■ Task description: For each line below that contains the string "frames", copy that line.
== Data records
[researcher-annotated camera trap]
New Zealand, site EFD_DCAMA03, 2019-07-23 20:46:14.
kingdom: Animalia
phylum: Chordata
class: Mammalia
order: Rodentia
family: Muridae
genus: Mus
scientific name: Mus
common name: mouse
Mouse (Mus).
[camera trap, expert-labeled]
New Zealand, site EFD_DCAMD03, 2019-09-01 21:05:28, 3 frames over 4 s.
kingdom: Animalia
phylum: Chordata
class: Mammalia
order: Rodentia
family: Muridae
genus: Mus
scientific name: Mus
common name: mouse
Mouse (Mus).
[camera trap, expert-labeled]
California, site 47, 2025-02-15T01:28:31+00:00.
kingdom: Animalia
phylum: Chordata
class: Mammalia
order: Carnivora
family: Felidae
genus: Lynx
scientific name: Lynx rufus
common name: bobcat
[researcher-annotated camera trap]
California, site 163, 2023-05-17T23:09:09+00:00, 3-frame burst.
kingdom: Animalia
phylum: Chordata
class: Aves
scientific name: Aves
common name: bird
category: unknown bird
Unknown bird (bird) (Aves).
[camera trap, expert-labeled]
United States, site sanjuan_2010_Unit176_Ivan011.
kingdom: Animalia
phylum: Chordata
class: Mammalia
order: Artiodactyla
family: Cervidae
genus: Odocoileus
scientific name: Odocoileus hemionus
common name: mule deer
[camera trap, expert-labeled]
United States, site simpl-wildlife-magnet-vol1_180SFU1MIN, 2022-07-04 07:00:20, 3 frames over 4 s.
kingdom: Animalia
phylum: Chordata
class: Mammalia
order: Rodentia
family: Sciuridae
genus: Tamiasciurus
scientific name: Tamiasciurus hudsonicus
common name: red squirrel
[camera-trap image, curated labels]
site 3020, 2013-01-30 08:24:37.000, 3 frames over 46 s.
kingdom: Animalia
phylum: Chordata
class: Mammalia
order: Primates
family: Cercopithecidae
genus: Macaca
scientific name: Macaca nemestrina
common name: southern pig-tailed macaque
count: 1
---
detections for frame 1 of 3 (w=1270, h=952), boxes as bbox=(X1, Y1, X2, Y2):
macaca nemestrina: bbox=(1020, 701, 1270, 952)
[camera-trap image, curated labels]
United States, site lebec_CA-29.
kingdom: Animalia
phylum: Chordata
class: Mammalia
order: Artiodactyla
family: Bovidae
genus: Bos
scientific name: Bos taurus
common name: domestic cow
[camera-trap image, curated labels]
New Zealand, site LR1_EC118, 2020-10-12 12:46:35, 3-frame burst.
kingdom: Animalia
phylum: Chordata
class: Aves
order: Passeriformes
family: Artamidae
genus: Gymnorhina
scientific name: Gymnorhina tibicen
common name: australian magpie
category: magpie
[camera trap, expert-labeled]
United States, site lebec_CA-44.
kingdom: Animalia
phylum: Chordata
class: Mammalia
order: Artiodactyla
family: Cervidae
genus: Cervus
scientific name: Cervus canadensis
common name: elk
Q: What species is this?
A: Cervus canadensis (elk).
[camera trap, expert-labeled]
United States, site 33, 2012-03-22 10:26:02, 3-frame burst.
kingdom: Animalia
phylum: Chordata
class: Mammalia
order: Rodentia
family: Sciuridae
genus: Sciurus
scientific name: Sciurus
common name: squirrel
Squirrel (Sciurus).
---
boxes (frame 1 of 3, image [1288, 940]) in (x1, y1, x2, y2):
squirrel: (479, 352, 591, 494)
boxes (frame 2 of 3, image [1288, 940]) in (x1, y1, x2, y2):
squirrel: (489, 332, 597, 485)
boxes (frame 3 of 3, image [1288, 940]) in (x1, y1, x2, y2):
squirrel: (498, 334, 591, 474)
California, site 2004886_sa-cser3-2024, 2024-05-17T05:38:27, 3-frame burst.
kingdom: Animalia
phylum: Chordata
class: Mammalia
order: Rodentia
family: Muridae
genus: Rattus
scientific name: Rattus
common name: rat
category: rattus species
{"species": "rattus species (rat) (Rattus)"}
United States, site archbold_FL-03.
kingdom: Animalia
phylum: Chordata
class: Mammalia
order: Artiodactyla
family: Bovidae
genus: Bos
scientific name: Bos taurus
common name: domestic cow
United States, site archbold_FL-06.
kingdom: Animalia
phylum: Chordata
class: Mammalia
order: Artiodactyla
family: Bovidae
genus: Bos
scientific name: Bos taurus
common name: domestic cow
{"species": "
====
■ Solution to the exercise:
New Zealand, site EFD_DCAMD03, 2019-09-01 21:05:28, 3 frames over 4 s.
United States, site simpl-wildlife-magnet-vol1_180SFU1MIN, 2022-07-04 07:00:20, 3 frames over 4 s.
site 3020, 2013-01-30 08:24:37.000, 3 frames over 46 s.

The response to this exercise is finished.